↓↓↓
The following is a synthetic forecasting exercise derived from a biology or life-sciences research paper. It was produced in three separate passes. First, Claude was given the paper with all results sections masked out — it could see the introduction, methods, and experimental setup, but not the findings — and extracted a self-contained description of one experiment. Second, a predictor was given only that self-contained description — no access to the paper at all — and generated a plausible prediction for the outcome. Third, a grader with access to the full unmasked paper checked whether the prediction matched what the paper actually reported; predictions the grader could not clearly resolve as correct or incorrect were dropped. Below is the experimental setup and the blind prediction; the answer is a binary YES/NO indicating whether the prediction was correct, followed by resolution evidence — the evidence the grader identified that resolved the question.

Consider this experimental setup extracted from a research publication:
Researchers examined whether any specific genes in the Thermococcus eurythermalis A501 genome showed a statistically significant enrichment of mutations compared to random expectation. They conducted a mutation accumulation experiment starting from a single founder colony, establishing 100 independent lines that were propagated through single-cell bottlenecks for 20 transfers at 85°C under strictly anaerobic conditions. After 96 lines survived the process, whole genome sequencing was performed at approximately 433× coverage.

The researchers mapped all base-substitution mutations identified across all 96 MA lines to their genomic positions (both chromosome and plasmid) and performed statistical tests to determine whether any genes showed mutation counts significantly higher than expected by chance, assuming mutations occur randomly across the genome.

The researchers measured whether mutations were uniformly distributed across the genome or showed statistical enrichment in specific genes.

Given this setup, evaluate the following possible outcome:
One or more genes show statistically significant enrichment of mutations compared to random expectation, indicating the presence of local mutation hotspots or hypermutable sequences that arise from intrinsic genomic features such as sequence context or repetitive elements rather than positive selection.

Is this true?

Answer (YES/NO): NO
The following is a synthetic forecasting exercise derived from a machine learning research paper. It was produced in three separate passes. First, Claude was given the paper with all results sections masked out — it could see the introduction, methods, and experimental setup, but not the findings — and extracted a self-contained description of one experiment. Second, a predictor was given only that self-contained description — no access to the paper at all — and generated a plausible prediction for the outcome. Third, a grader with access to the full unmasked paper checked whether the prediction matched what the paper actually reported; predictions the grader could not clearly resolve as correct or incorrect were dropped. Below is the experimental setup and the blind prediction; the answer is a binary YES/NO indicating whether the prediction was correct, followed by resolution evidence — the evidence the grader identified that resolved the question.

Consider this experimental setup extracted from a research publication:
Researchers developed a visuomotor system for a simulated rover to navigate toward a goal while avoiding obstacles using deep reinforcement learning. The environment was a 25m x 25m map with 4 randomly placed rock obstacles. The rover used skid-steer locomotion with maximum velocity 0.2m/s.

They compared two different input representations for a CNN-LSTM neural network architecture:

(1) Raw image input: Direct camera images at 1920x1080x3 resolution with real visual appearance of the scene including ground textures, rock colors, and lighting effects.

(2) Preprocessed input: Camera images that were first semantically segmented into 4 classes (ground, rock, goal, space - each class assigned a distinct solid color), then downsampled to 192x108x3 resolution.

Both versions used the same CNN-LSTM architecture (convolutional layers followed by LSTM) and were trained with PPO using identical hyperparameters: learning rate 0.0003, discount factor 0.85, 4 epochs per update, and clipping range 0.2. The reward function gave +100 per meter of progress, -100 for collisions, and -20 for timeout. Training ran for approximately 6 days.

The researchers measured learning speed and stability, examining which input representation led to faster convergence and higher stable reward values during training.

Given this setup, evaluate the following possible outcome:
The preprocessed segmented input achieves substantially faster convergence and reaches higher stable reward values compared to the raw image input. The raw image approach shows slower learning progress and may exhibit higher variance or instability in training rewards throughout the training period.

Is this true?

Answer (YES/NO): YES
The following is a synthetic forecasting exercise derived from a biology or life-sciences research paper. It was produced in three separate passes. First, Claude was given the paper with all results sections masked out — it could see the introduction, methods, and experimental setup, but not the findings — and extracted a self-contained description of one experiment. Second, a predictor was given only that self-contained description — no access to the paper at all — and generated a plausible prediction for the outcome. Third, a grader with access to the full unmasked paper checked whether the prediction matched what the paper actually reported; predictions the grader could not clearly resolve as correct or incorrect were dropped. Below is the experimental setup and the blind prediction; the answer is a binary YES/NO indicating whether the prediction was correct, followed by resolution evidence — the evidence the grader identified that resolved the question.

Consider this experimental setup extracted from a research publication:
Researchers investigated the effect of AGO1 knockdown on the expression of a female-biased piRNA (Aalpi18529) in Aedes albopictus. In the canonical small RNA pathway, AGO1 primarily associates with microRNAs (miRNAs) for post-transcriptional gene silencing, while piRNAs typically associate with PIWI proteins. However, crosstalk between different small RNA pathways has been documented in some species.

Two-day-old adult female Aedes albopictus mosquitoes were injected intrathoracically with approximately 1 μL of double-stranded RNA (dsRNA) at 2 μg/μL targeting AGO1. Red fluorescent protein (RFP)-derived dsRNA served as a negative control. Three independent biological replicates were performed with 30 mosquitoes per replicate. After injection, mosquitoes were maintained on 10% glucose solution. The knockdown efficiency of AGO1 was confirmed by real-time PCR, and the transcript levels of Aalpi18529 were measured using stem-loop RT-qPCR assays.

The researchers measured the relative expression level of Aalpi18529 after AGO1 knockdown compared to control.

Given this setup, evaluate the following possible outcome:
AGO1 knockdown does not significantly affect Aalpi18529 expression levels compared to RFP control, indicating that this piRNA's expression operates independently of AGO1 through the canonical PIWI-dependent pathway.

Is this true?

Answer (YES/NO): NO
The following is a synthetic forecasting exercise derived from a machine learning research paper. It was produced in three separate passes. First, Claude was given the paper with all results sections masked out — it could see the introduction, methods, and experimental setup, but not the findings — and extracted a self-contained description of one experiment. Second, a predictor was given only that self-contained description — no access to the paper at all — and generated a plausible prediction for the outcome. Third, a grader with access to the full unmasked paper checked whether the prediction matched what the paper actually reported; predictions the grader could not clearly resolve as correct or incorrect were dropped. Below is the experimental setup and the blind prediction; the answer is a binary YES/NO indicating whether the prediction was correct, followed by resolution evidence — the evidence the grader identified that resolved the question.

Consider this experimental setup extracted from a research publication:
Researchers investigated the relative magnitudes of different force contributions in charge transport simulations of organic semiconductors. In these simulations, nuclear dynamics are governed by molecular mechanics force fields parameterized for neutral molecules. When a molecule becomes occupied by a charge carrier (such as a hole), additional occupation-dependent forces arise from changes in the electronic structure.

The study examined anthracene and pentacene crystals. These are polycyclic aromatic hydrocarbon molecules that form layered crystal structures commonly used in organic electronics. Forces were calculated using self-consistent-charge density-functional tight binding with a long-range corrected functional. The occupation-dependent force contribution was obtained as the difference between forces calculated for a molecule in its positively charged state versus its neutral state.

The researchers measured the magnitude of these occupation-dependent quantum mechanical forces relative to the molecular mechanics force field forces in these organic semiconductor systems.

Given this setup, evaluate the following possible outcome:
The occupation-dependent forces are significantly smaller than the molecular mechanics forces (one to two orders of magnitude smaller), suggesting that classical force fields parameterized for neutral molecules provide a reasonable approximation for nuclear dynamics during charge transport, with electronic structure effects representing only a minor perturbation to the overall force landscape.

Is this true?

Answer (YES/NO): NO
↑↑↑
TASK REQUIREMENTS. Word for word, write out every record.

EXERCISE RESPONSE.
The following is a synthetic forecasting exercise derived from a biology or life-sciences research paper. It was produced in three separate passes. First, Claude was given the paper with all results sections masked out — it could see the introduction, methods, and experimental setup, but not the findings — and extracted a self-contained description of one experiment. Second, a predictor was given only that self-contained description — no access to the paper at all — and generated a plausible prediction for the outcome. Third, a grader with access to the full unmasked paper checked whether the prediction matched what the paper actually reported; predictions the grader could not clearly resolve as correct or incorrect were dropped. Below is the experimental setup and the blind prediction; the answer is a binary YES/NO indicating whether the prediction was correct, followed by resolution evidence — the evidence the grader identified that resolved the question.

Consider this experimental setup extracted from a research publication:
Researchers examined whether any specific genes in the Thermococcus eurythermalis A501 genome showed a statistically significant enrichment of mutations compared to random expectation. They conducted a mutation accumulation experiment starting from a single founder colony, establishing 100 independent lines that were propagated through single-cell bottlenecks for 20 transfers at 85°C under strictly anaerobic conditions. After 96 lines survived the process, whole genome sequencing was performed at approximately 433× coverage.

The researchers mapped all base-substitution mutations identified across all 96 MA lines to their genomic positions (both chromosome and plasmid) and performed statistical tests to determine whether any genes showed mutation counts significantly higher than expected by chance, assuming mutations occur randomly across the genome.

The researchers measured whether mutations were uniformly distributed across the genome or showed statistical enrichment in specific genes.

Given this setup, evaluate the following possible outcome:
One or more genes show statistically significant enrichment of mutations compared to random expectation, indicating the presence of local mutation hotspots or hypermutable sequences that arise from intrinsic genomic features such as sequence context or repetitive elements rather than positive selection.

Is this true?

Answer (YES/NO): NO
The following is a synthetic forecasting exercise derived from a machine learning research paper. It was produced in three separate passes. First, Claude was given the paper with all results sections masked out — it could see the introduction, methods, and experimental setup, but not the findings — and extracted a self-contained description of one experiment. Second, a predictor was given only that self-contained description — no access to the paper at all — and generated a plausible prediction for the outcome. Third, a grader with access to the full unmasked paper checked whether the prediction matched what the paper actually reported; predictions the grader could not clearly resolve as correct or incorrect were dropped. Below is the experimental setup and the blind prediction; the answer is a binary YES/NO indicating whether the prediction was correct, followed by resolution evidence — the evidence the grader identified that resolved the question.

Consider this experimental setup extracted from a research publication:
Researchers developed a visuomotor system for a simulated rover to navigate toward a goal while avoiding obstacles using deep reinforcement learning. The environment was a 25m x 25m map with 4 randomly placed rock obstacles. The rover used skid-steer locomotion with maximum velocity 0.2m/s.

They compared two different input representations for a CNN-LSTM neural network architecture:

(1) Raw image input: Direct camera images at 1920x1080x3 resolution with real visual appearance of the scene including ground textures, rock colors, and lighting effects.

(2) Preprocessed input: Camera images that were first semantically segmented into 4 classes (ground, rock, goal, space - each class assigned a distinct solid color), then downsampled to 192x108x3 resolution.

Both versions used the same CNN-LSTM architecture (convolutional layers followed by LSTM) and were trained with PPO using identical hyperparameters: learning rate 0.0003, discount factor 0.85, 4 epochs per update, and clipping range 0.2. The reward function gave +100 per meter of progress, -100 for collisions, and -20 for timeout. Training ran for approximately 6 days.

The researchers measured learning speed and stability, examining which input representation led to faster convergence and higher stable reward values during training.

Given this setup, evaluate the following possible outcome:
The preprocessed segmented input achieves substantially faster convergence and reaches higher stable reward values compared to the raw image input. The raw image approach shows slower learning progress and may exhibit higher variance or instability in training rewards throughout the training period.

Is this true?

Answer (YES/NO): YES
The following is a synthetic forecasting exercise derived from a biology or life-sciences research paper. It was produced in three separate passes. First, Claude was given the paper with all results sections masked out — it could see the introduction, methods, and experimental setup, but not the findings — and extracted a self-contained description of one experiment. Second, a predictor was given only that self-contained description — no access to the paper at all — and generated a plausible prediction for the outcome. Third, a grader with access to the full unmasked paper checked whether the prediction matched what the paper actually reported; predictions the grader could not clearly resolve as correct or incorrect were dropped. Below is the experimental setup and the blind prediction; the answer is a binary YES/NO indicating whether the prediction was correct, followed by resolution evidence — the evidence the grader identified that resolved the question.

Consider this experimental setup extracted from a research publication:
Researchers investigated the effect of AGO1 knockdown on the expression of a female-biased piRNA (Aalpi18529) in Aedes albopictus. In the canonical small RNA pathway, AGO1 primarily associates with microRNAs (miRNAs) for post-transcriptional gene silencing, while piRNAs typically associate with PIWI proteins. However, crosstalk between different small RNA pathways has been documented in some species.

Two-day-old adult female Aedes albopictus mosquitoes were injected intrathoracically with approximately 1 μL of double-stranded RNA (dsRNA) at 2 μg/μL targeting AGO1. Red fluorescent protein (RFP)-derived dsRNA served as a negative control. Three independent biological replicates were performed with 30 mosquitoes per replicate. After injection, mosquitoes were maintained on 10% glucose solution. The knockdown efficiency of AGO1 was confirmed by real-time PCR, and the transcript levels of Aalpi18529 were measured using stem-loop RT-qPCR assays.

The researchers measured the relative expression level of Aalpi18529 after AGO1 knockdown compared to control.

Given this setup, evaluate the following possible outcome:
AGO1 knockdown does not significantly affect Aalpi18529 expression levels compared to RFP control, indicating that this piRNA's expression operates independently of AGO1 through the canonical PIWI-dependent pathway.

Is this true?

Answer (YES/NO): NO
The following is a synthetic forecasting exercise derived from a machine learning research paper. It was produced in three separate passes. First, Claude was given the paper with all results sections masked out — it could see the introduction, methods, and experimental setup, but not the findings — and extracted a self-contained description of one experiment. Second, a predictor was given only that self-contained description — no access to the paper at all — and generated a plausible prediction for the outcome. Third, a grader with access to the full unmasked paper checked whether the prediction matched what the paper actually reported; predictions the grader could not clearly resolve as correct or incorrect were dropped. Below is the experimental setup and the blind prediction; the answer is a binary YES/NO indicating whether the prediction was correct, followed by resolution evidence — the evidence the grader identified that resolved the question.

Consider this experimental setup extracted from a research publication:
Researchers investigated the relative magnitudes of different force contributions in charge transport simulations of organic semiconductors. In these simulations, nuclear dynamics are governed by molecular mechanics force fields parameterized for neutral molecules. When a molecule becomes occupied by a charge carrier (such as a hole), additional occupation-dependent forces arise from changes in the electronic structure.

The study examined anthracene and pentacene crystals. These are polycyclic aromatic hydrocarbon molecules that form layered crystal structures commonly used in organic electronics. Forces were calculated using self-consistent-charge density-functional tight binding with a long-range corrected functional. The occupation-dependent force contribution was obtained as the difference between forces calculated for a molecule in its positively charged state versus its neutral state.

The researchers measured the magnitude of these occupation-dependent quantum mechanical forces relative to the molecular mechanics force field forces in these organic semiconductor systems.

Given this setup, evaluate the following possible outcome:
The occupation-dependent forces are significantly smaller than the molecular mechanics forces (one to two orders of magnitude smaller), suggesting that classical force fields parameterized for neutral molecules provide a reasonable approximation for nuclear dynamics during charge transport, with electronic structure effects representing only a minor perturbation to the overall force landscape.

Is this true?

Answer (YES/NO): NO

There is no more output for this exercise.